About $1 million worth of firefighting equipment donated to the Phnom Penh municipal fire department by US firefighters will be handed over at a ceremony at the Interior Ministry today, donors and officials said.
The equipment includes a $700,000 fire engine, communication systems, breathing apparatuses and emergency medical gear, said US Fire Chief Bill Whitney, who led the team of nine US firefighting instructors who have been training local counterparts in the use of the equipment since Jan 17.
Funds for the donation were raised by the US-based nonprofit Outreach Emergency Services Program, founded by Khmer-American Sos Ya Ouch. Of the 14 US firefighters involved in the organization, three are Khmer-American.
Sos Ya Ouch said Wednesday that the equipment was sufficient to extinguish a fire in a nine- or 10-story building and to provide emergency medical care equivalent to that of six ambulances.

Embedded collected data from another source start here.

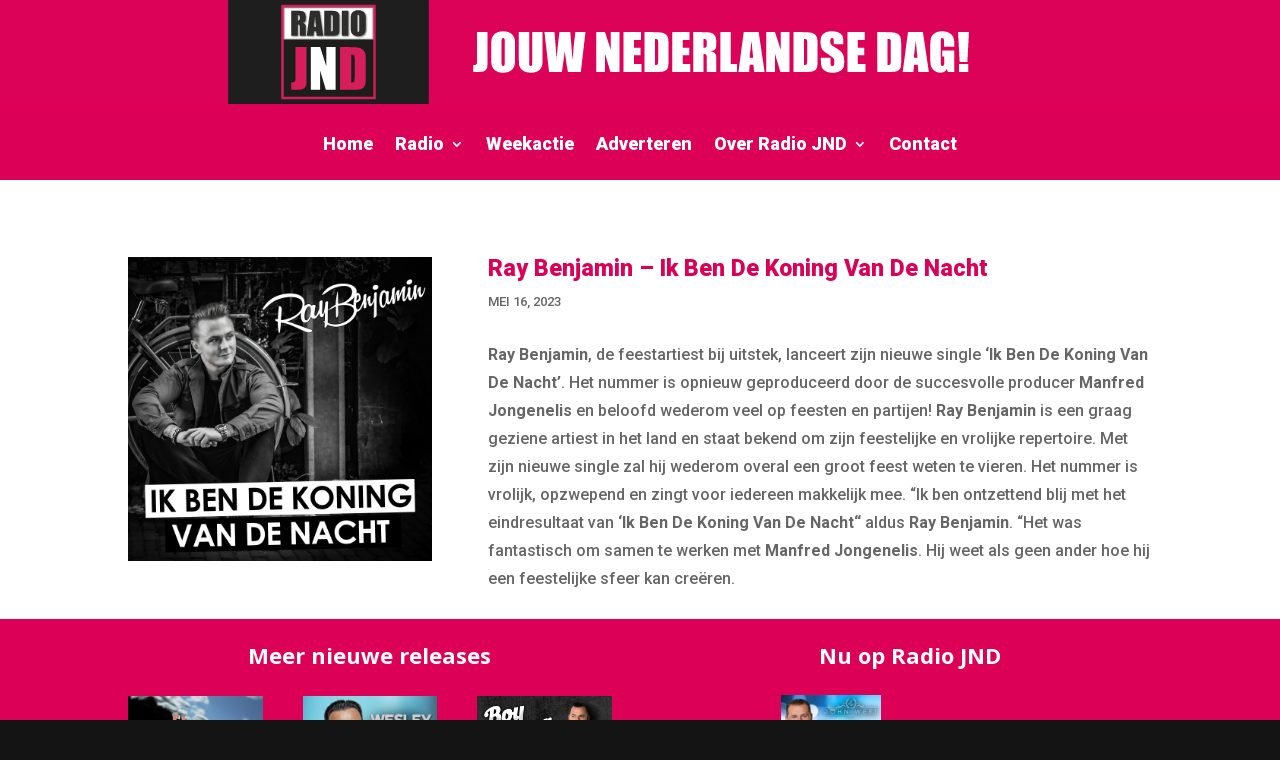

--- FILE ---
content_type: text/css
request_url: https://radiojnd.nl/wp-content/plugins/playlist/radio-playlist-styles.css?ver=6.9
body_size: 494
content:
/* radio-playlist-styles.css */

.radio-playlist-form {
    display: flex;
    flex-wrap: wrap;
    gap: 10px;
    margin-bottom: 20px;
    align-items: center;
}

.radio-playlist-form label {
    margin-right: 5px;
    font-weight: bold;
}

#playlist-date, #playlist-hour, .radio-playlist-form button {
    padding: 5px;
    font-size: 14px;
}

.radio-playlist-results {
    margin-top: 20px;
}

.playlist-list {
    display: flex;
    flex-direction: column;
    gap: 10px;
}

.playlist-item {
    display: flex;
    align-items: center;
    background: #f4f4f4;
    border: 1px solid #ddd;
    border-radius: 4px;
    padding: 10px;
}

.album-cover {
    width: 50px;
    height: 50px;
    margin-right: 10px;
    border-radius: 4px;
}

.playlist-time {
    font-weight: bold;
}

.playlist-details {
    margin-left: 10px;
    display: flex;
    flex-direction: column;
    line-height: 1;
}

.playlist-details strong {
    font-size: 14px;
    margin-bottom: 0;
}

.no-results {
    color: #ff0000;
    font-weight: bold;
}

#loader {
    text-align: center;
    margin: 20px 0;
}
/* radio-playlist-styles.css */

/* Datumkiezer styling */
#playlist-date {
    padding: 10px;
    font-size: 16px;
    border: 1px solid #ddd;
    border-radius: 5px;
    width: 100%;
    max-width: 200px; /* Limiteer breedte op grotere schermen */
    background-color: #f9f9f9;
    transition: border-color 0.3s ease, background-color 0.3s ease;
}

#playlist-date:focus {
    border-color: #DD0057; /* Accentkleur bij focus */
    background-color: #fff;
    outline: none;
}

/* Uurselectie styling */
#playlist-hour {
    padding: 10px;
    font-size: 16px;
    border: 1px solid #ddd;
    border-radius: 5px;
    background-color: #f9f9f9;
    width: 100%;
    max-width: 200px; /* Limiteer breedte op grotere schermen */
    transition: border-color 0.3s ease, background-color 0.3s ease;
}

#playlist-hour:focus {
    border-color: #DD0057; /* Accentkleur bij focus */
    background-color: #fff;
    outline: none;
}

/* Knop styling */
.radio-playlist-form button {
    padding: 12px 20px;
    font-size: 16px;
    color: #fff;
    background-color: #DD0057;
    border: none;
    border-radius: 5px;
    cursor: pointer;
    transition: background-color 0.3s ease;
    width: 100%;
    max-width: 200px; /* Limiteer breedte op grotere schermen */
    text-align: center;
}

.radio-playlist-form button:hover {
    background-color: #c8004c; /* Donkerdere tint bij hover */
}

.radio-playlist-form button:focus {
    outline: none;
    box-shadow: 0 0 5px 2px rgba(221, 0, 87, 0.5); /* Focus-indicator */
}

/* Mobielvriendelijke layout voor formulier */
@media (max-width: 600px) {
    .radio-playlist-form {
        flex-direction: column;
        align-items: stretch;
    }

    #playlist-date,
    #playlist-hour,
    .radio-playlist-form button {
        max-width: none; /* Volledige breedte op mobiele apparaten */
        margin: 5px 0; /* Ruimte tussen elementen op mobiel */
    }
}

/* radio-playlist-styles.css */

/* Algemeen stijlen voor alle invoervelden */
.styled-select,
#playlist-date,
#playlist-hour {
    padding: 10px;
    font-size: 16px;
    border: 1px solid #ddd;
    border-radius: 5px;
    width: 100%;
    max-width: 200px; /* Limiteer breedte op grotere schermen */
    background-color: #f9f9f9;
    transition: border-color 0.3s ease, background-color 0.3s ease;
}

.styled-select:focus,
#playlist-date:focus,
#playlist-hour:focus {
    border-color: #DD0057; /* Accentkleur bij focus */
    background-color: #fff;
    outline: none;
}

/* Flexibele layout voor het formulier */
.radio-playlist-form {
    display: flex;
    flex-wrap: wrap;
    gap: 10px;
    margin-bottom: 20px;
}

@media (max-width: 600px) {
    .radio-playlist-form {
        flex-direction: column;
        align-items: stretch;
    }

    .styled-select,
    #playlist-date,
    #playlist-hour {
        max-width: none; /* Volledige breedte op mobiele apparaten */
    }
}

“On our second night here there was a fire alert down the street. We got to watch how the Cambodian firefighters worked but did not interfere,” said Washington state firefighter John Wilson Auburn.

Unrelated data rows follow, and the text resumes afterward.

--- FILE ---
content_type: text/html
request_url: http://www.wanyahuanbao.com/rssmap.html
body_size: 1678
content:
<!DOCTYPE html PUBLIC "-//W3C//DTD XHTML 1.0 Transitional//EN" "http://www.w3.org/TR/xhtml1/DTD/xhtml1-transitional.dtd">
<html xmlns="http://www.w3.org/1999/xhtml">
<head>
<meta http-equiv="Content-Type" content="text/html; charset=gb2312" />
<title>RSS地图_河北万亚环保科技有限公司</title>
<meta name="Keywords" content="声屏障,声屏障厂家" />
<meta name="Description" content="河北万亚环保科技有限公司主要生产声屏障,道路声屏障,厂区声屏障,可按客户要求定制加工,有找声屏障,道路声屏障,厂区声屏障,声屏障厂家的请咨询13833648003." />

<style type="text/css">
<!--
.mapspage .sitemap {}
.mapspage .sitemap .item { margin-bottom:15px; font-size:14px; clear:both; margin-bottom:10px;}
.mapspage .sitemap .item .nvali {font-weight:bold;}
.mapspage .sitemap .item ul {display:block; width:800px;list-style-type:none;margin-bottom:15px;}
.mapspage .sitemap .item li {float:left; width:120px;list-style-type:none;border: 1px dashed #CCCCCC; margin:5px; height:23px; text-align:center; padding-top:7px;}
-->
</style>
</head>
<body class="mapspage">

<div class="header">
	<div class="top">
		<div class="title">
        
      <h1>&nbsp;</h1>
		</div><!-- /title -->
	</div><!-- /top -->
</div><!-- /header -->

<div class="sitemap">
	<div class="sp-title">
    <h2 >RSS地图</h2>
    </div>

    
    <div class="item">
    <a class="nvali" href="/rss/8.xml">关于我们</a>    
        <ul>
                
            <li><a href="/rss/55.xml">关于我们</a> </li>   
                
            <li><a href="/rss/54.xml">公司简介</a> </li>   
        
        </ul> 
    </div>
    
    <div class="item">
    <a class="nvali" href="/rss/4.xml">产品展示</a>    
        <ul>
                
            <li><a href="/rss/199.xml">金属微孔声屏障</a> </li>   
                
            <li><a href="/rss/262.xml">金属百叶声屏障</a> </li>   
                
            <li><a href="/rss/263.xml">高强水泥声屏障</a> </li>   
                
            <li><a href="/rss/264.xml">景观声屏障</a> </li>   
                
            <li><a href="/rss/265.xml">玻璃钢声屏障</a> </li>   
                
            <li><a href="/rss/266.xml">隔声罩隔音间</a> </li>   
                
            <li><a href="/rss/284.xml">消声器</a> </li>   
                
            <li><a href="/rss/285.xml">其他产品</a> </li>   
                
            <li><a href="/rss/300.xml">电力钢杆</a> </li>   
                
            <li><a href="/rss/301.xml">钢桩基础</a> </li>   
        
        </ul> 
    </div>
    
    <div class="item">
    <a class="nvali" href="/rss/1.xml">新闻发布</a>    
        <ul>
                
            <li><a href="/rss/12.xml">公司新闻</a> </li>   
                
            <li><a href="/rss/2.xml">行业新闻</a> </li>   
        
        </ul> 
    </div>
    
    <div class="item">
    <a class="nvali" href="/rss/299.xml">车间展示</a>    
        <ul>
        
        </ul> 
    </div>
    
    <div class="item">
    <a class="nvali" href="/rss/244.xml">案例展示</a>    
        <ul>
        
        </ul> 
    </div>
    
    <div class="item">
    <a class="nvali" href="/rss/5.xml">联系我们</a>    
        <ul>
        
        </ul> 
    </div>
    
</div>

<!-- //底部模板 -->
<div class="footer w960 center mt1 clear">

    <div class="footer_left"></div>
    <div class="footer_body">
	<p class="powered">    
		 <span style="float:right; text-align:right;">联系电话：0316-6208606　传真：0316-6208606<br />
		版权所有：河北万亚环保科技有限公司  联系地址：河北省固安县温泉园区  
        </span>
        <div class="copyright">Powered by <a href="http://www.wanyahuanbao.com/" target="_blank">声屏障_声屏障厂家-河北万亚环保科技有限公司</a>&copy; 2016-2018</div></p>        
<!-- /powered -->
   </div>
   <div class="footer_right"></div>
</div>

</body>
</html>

“Afterwards we instructed them in tactical firefighting and have made it easier for them to combat fires in the future,” he said.

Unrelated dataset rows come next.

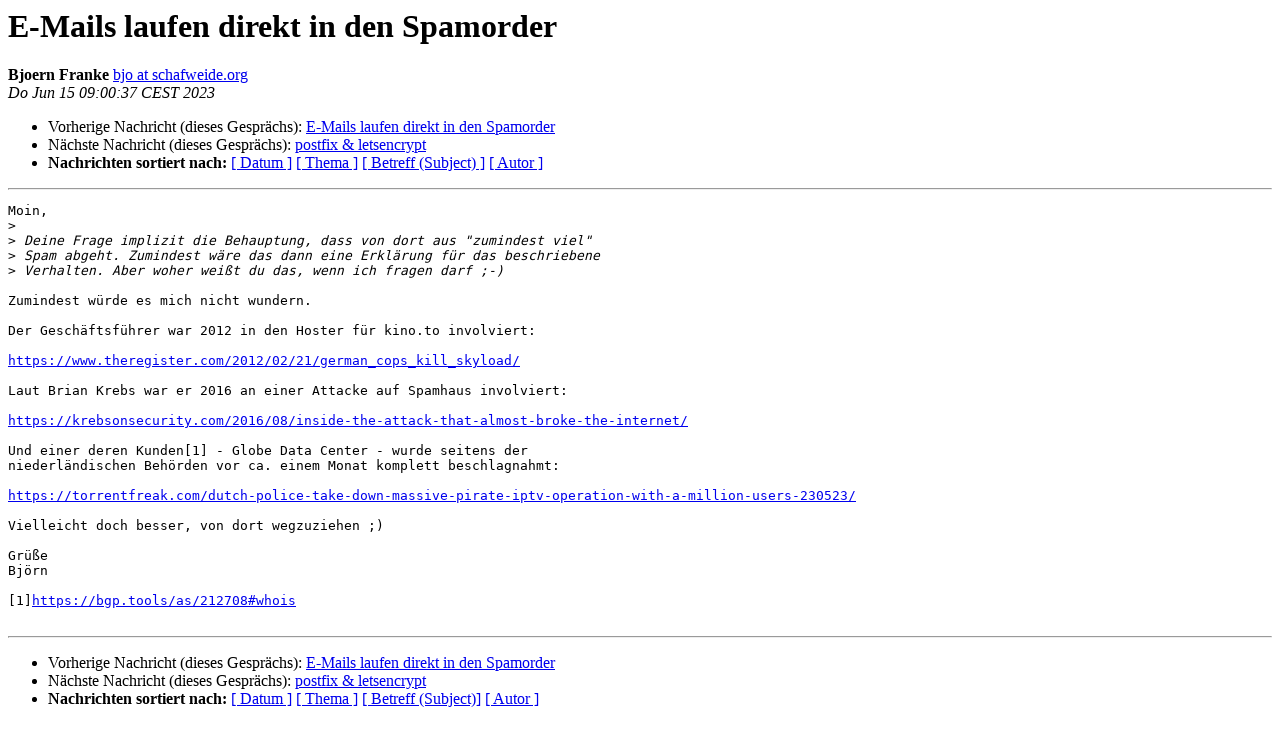

--- FILE ---
content_type: text/html
request_url: https://listi.jpberlin.de/pipermail/postfixbuch-users/2023-June/068239.html
body_size: 3859
content:
<!DOCTYPE HTML PUBLIC "-//W3C//DTD HTML 4.01 Transitional//EN">
<HTML>
 <HEAD>
   <TITLE> E-Mails laufen direkt in den Spamorder
   </TITLE>
   <LINK REL="Index" HREF="index.html" >
   <LINK REL="made"  HREF="mailto:postfixbuch-users%40listen.jpberlin.de?Subject=Re%3A%20E-Mails%20laufen%20direkt%20in%20den%20Spamorder&In-Reply-To=%3C1161ff13-07c7-0a77-376c-69ce164ef373%40schafweide.org%3E">
   <META NAME="robots" CONTENT="index,nofollow">
   <style type="text/css">
       pre {
           white-space: pre-wrap;       /* css-2.1, curent FF, Opera, Safari */
           }
   </style>
   <META http-equiv="Content-Type" content="text/html; charset=iso-8859-1">
   <LINK REL="Previous"  HREF="068237.html">
   <LINK REL="Next"  HREF="068240.html">
 </HEAD>
 <BODY BGCOLOR="#ffffff">
   <H1>E-Mails laufen direkt in den Spamorder</H1>
    <B>Bjoern Franke</B> 
    <A
    HREF="mailto:postfixbuch-users%40listen.jpberlin.de?Subject=Re%3A%20E-Mails%20laufen%20direkt%20in%20den%20Spamorder&In-Reply-To=%3C1161ff13-07c7-0a77-376c-69ce164ef373%40schafweide.org%3E"
           TITLE="E-Mails laufen direkt in den Spamorder">bjo at schafweide.org
                  </A><BR>
    <I>Do Jun 15 09:00:37 CEST 2023</I>
    <P><UL>
        <LI>Vorherige Nachricht (dieses Gesprächs): <A HREF="068237.html">E-Mails laufen direkt in den Spamorder
</A></li>
        <LI>Nächste Nachricht (dieses Gesprächs): <A HREF="068240.html">postfix &amp; letsencrypt
</A></li>
         <LI> <B>Nachrichten sortiert nach:</B> 
              <a href="date.html#68239">[ Datum ]</a>
              <a href="thread.html#68239">[ Thema ]</a>
              <a href="subject.html#68239">[ Betreff (Subject) ]</a>
              <a href="author.html#68239">[ Autor ]</a>
         </LI>
       </UL>
    <HR>
<!--beginarticle-->
<PRE>Moin,
&gt;<i> 
</I>&gt;<i> Deine Frage implizit die Behauptung, dass von dort aus &quot;zumindest viel&quot;
</I>&gt;<i> Spam abgeht. Zumindest wäre das dann eine Erklärung für das beschriebene
</I>&gt;<i> Verhalten. Aber woher weißt du das, wenn ich fragen darf ;-)
</I>
Zumindest würde es mich nicht wundern.

Der Geschäftsführer war 2012 in den Hoster für kino.to involviert:

<A HREF="https://www.theregister.com/2012/02/21/german_cops_kill_skyload/">https://www.theregister.com/2012/02/21/german_cops_kill_skyload/</A>

Laut Brian Krebs war er 2016 an einer Attacke auf Spamhaus involviert:

<A HREF="https://krebsonsecurity.com/2016/08/inside-the-attack-that-almost-broke-the-internet/">https://krebsonsecurity.com/2016/08/inside-the-attack-that-almost-broke-the-internet/</A>

Und einer deren Kunden[1] - Globe Data Center - wurde seitens der 
niederländischen Behörden vor ca. einem Monat komplett beschlagnahmt:

<A HREF="https://torrentfreak.com/dutch-police-take-down-massive-pirate-iptv-operation-with-a-million-users-230523/">https://torrentfreak.com/dutch-police-take-down-massive-pirate-iptv-operation-with-a-million-users-230523/</A>

Vielleicht doch besser, von dort wegzuziehen ;)

Grüße
Björn

[1]<A HREF="https://bgp.tools/as/212708#whois">https://bgp.tools/as/212708#whois</A>

</PRE>


<!--endarticle-->
    <HR>
    <P><UL>
        <!--threads-->
	<LI>Vorherige Nachricht (dieses Gesprächs): <A HREF="068237.html">E-Mails laufen direkt in den Spamorder
</A></li>
	<LI>Nächste Nachricht (dieses Gesprächs): <A HREF="068240.html">postfix &amp; letsencrypt
</A></li>
         <LI> <B>Nachrichten sortiert nach:</B>
              <a href="date.html#68239">[ Datum ]</a>
              <a href="thread.html#68239">[ Thema ]</a>
              <a href="subject.html#68239">[ Betreff (Subject)]</a>
              <a href="author.html#68239">[ Autor ]</a>
         </LI>
       </UL>
<hr>
<a href="https://listi.jpberlin.de/mailman/listinfo/postfixbuch-users">Mehr Informationen &uuml;ber die Mailingliste Postfixbuch-users</a><br>
</body></html>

Lieutenant Colonel Khim Sovannavuth, chief of education and program officer at the Royal Police School’s Initial Training Center, said 64 trainees from 25 municipal fire stations, 24 members of the Emergency Medical Service and four members of National Assembly President Prince Norodom Ranariddh’s bodyguards received training under the OESP initiative.
It was the third time local firefighters had been instructed by the US trainers, he said.